Secondo noi Bellocchio ha realizzato una magnifica sintesi dei due generi di cui sopra, cinema civile + poliziottesco (ha girato scene d’azione degne di un “mestierante”, e si è molto divertito), mettendoci tutta la sua visionarietà, tutta la sua profondità analitica, tutte le implicazioni emotive e psicologiche senza le quali il suo cinema non esisterebbe. È del tutto evidente come Buscetta sia un personaggio tragico. Ed è persino ovvio che lo sia Falcone, con il destino che lo attende. Ma è stupefacente che lo diventino anche Calò, Totuccio Contorno, Stefano Bontate, persino Liggio e quel rozzo assassino di Riina – e tutti gli avvocati, quelli eroici, quelli che si indignano perché Contorno (strepitoso Luigi Lo Cascio!) parla solo in palermitano stretto e nessuno capisce nulla, quello che mette in difficoltà Buscetta nel confronto con Andreotti (stupendo, trucidissimo cammeo di Bebo Storti). Bellocchio sa che la tragedia shakespeariana, nel suo miracoloso equilibrio di tragico e grottesco, è il più formidabile strumento per ricreare la storia; ma sa anche che, facendo un film italiano, è giusto ibridarla con il nostro dna, con il cinema che ci ha reso grandi.

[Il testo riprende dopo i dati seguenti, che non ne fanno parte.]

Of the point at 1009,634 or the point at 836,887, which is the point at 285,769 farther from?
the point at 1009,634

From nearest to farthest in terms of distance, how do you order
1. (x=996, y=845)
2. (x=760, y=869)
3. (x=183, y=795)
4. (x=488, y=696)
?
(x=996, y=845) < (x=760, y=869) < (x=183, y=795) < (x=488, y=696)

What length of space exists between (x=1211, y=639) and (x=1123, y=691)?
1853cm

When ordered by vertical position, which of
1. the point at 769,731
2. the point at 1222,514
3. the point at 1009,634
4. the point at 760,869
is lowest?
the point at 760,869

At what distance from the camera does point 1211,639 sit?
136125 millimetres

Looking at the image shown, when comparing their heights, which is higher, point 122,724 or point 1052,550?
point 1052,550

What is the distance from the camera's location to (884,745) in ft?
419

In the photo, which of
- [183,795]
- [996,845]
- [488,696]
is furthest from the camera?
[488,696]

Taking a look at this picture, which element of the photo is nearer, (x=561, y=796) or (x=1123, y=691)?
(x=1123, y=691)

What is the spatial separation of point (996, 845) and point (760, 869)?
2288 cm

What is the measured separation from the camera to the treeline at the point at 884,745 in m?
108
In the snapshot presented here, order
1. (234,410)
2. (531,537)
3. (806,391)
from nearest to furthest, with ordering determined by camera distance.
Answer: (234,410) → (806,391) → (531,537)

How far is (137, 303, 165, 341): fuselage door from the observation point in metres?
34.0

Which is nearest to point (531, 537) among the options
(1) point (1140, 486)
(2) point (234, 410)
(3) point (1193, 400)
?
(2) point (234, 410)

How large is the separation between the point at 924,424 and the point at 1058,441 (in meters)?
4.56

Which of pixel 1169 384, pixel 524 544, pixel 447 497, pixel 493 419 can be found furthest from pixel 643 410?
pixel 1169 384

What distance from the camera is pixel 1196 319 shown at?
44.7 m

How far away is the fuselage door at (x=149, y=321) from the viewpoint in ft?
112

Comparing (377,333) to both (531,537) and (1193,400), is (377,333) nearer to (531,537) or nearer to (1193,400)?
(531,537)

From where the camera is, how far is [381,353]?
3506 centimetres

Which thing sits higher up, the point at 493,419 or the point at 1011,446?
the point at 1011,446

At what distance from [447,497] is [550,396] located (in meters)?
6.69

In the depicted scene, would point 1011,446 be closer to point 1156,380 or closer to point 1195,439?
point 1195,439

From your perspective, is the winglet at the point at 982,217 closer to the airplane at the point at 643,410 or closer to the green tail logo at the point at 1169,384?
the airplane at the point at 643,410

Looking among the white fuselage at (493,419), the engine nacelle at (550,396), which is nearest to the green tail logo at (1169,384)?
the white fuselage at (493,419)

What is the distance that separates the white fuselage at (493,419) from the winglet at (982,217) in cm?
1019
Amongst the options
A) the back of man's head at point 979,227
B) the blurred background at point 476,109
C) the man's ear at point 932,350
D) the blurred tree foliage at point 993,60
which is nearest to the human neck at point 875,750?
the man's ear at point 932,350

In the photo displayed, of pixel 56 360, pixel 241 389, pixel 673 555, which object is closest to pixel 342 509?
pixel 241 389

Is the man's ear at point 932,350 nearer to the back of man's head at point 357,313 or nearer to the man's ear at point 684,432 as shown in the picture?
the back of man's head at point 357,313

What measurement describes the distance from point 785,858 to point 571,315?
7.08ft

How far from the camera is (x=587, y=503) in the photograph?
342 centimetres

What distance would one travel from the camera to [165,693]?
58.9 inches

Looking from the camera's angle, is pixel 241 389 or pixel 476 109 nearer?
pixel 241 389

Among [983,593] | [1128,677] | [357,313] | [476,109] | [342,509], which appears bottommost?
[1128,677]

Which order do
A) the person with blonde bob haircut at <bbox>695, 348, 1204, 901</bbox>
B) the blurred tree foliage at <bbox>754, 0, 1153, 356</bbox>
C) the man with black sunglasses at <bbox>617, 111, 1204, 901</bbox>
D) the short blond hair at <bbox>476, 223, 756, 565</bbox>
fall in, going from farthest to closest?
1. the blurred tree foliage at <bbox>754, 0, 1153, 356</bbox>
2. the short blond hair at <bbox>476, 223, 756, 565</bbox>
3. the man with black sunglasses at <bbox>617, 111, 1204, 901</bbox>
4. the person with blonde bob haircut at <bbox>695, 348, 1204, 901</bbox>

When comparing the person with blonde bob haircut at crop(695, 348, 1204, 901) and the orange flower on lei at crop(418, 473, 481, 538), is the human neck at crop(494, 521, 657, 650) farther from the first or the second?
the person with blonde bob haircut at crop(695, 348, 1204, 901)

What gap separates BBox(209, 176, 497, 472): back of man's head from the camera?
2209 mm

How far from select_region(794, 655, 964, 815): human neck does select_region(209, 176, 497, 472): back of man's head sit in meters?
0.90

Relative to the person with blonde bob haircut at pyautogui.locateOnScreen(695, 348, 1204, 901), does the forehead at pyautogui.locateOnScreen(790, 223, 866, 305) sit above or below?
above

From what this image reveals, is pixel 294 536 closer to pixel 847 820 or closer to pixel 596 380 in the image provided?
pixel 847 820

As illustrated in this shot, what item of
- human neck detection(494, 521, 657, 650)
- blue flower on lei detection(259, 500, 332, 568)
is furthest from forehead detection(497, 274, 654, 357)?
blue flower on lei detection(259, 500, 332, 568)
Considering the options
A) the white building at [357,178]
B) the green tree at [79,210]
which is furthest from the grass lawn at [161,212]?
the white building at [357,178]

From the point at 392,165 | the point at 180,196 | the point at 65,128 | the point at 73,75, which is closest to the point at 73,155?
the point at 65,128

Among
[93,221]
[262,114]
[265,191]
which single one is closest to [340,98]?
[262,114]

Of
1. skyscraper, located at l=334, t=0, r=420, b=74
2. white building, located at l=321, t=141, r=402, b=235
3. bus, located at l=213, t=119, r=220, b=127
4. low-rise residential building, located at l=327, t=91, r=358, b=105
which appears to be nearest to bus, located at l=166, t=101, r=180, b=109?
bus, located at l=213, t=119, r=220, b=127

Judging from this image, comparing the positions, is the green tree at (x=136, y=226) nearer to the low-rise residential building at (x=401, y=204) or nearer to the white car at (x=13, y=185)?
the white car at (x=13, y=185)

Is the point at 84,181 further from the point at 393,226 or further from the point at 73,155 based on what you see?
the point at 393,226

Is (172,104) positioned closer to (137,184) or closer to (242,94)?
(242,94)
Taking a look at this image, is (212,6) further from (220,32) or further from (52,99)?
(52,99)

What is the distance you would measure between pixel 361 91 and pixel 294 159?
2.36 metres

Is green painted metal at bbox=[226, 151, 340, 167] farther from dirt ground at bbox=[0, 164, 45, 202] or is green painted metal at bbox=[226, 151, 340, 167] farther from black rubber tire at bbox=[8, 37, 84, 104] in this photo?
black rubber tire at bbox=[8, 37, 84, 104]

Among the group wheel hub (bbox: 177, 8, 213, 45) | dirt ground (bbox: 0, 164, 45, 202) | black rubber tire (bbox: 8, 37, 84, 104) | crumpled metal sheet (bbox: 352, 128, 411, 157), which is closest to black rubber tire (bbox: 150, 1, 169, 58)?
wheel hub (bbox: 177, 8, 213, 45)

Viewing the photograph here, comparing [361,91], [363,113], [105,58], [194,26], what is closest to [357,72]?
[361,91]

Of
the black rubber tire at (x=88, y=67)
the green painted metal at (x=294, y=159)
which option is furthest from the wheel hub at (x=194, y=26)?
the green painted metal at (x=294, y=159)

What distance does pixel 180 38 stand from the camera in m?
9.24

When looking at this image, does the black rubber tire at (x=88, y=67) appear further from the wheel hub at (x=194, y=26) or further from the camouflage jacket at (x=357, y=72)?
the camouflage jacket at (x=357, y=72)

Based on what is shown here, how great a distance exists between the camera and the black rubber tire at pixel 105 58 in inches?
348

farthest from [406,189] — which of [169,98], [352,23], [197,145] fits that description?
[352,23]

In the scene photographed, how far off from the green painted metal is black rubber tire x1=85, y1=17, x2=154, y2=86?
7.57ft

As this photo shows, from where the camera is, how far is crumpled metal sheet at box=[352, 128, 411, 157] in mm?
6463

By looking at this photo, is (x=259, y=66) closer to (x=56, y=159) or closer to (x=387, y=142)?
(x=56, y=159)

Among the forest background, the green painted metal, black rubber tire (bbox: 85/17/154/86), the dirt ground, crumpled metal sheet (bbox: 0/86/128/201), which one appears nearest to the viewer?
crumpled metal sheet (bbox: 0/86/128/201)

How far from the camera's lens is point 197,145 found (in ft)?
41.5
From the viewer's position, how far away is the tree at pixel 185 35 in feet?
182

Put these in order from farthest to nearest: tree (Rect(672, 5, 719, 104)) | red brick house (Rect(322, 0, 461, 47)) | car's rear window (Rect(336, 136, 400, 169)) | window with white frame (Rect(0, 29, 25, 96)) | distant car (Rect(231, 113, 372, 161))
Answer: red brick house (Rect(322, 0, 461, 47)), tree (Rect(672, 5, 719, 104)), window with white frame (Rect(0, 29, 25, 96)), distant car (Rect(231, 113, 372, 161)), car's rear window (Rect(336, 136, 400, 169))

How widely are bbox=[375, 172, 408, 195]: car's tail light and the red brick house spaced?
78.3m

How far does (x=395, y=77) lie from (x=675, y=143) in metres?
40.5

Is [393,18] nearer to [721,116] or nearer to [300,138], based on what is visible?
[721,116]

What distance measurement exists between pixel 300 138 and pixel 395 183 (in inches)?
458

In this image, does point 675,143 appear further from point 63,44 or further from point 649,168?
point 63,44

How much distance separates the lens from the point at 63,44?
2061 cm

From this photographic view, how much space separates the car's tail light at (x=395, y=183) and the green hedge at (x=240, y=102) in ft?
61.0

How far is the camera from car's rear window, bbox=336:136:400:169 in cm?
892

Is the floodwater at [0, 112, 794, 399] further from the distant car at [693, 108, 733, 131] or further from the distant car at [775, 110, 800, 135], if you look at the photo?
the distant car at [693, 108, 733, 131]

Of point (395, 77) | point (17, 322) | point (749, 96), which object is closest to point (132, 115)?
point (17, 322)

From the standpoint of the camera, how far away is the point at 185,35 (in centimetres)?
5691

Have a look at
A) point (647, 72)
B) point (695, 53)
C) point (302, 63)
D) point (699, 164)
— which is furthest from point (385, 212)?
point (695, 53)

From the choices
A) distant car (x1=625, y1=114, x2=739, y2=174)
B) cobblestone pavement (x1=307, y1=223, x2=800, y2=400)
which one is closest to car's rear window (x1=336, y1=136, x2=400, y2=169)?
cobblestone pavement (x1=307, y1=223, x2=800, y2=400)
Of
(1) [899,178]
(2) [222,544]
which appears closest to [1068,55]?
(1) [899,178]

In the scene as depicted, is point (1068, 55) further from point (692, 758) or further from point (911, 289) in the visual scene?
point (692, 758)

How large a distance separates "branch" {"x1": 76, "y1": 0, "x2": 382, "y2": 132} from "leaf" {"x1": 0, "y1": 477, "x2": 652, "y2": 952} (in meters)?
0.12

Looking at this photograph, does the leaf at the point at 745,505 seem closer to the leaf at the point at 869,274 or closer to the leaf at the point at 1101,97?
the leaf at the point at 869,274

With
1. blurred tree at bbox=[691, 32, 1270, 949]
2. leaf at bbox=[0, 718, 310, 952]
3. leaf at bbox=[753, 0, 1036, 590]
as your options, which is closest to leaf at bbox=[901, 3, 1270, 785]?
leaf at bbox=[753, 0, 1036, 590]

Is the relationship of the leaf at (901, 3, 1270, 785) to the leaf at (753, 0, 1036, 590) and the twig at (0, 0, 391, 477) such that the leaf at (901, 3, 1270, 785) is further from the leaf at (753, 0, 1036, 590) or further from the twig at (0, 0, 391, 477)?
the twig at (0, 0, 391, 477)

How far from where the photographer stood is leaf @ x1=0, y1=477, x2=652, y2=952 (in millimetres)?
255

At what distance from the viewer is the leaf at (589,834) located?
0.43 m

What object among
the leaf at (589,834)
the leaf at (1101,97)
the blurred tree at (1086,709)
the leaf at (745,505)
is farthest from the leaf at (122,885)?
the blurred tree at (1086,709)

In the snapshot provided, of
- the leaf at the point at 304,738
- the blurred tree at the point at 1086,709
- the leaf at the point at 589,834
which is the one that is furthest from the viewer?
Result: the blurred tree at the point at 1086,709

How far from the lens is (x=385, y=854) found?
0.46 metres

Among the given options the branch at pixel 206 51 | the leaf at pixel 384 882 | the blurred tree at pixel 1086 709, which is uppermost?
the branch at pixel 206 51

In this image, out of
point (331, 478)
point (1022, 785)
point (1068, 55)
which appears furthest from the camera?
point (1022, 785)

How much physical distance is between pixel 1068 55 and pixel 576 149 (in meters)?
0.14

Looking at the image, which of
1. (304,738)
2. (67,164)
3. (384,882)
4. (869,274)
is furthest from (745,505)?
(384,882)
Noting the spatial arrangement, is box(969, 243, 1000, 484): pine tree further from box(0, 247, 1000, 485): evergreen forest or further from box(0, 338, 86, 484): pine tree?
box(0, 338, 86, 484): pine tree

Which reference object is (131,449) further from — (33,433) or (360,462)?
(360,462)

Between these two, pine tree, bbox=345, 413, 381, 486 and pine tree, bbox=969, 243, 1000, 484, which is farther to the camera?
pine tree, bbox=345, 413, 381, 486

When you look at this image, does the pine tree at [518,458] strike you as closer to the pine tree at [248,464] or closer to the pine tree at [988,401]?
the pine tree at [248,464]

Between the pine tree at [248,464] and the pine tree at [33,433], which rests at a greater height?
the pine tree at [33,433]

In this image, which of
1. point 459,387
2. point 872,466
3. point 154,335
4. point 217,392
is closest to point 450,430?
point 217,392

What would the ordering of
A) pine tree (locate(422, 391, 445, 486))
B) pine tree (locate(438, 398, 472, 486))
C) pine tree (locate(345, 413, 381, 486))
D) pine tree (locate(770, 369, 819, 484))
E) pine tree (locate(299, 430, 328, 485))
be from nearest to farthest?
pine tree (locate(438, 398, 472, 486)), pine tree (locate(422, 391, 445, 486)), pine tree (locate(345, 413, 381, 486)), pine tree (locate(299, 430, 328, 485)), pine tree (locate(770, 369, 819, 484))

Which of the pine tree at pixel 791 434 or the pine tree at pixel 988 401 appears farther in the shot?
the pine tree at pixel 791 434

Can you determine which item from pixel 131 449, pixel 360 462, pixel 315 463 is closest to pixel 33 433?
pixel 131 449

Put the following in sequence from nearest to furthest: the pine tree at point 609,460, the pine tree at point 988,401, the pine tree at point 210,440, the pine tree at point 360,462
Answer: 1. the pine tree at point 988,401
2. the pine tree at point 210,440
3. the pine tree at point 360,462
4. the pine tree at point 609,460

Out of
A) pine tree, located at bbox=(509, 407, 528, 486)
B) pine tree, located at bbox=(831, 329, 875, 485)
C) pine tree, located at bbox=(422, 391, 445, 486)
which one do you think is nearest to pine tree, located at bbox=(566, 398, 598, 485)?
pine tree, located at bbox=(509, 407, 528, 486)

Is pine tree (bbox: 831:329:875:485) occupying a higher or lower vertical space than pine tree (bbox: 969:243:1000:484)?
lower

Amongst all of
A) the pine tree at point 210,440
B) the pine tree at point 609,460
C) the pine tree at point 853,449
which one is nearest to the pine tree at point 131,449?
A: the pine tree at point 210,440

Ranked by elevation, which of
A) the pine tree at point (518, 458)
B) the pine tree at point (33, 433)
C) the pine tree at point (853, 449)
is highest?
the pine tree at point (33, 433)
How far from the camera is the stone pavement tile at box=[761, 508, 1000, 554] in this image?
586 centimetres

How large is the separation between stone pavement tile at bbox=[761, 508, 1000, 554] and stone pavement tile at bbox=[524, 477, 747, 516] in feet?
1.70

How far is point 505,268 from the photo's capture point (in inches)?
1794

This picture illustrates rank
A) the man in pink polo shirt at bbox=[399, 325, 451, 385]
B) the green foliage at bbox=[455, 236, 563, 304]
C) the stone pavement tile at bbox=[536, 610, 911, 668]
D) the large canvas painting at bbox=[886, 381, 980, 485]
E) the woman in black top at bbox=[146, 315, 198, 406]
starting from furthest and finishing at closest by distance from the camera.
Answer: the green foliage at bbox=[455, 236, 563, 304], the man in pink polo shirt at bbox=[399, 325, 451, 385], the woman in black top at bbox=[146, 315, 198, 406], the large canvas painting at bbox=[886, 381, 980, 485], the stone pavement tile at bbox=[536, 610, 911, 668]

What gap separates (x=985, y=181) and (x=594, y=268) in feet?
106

La scena più impressionante del film è secondo noi quella in cui Buscetta entra per la prima volta nell’aula del maxiprocesso. È solo, circondato dai poliziotti. Nelle gabbie ci sono decine di belve che, se potessero, lo ammazzerebbero con le proprie mani. È – come si diceva – il suo mondo, che lui ha rifiutato e che ora lo vuole morto. L’aula diventa un circo di urla, di insulti, di crisi isteriche che la legge non può tenere a bada. È tragedia, è farsa; si prova paura, si arriva persino a ridere; ed è TUTTO VERO. È il cinema che ricrea la realtà e la trasforma in metafora. È il cinema, appunto. È Marco Bellocchio.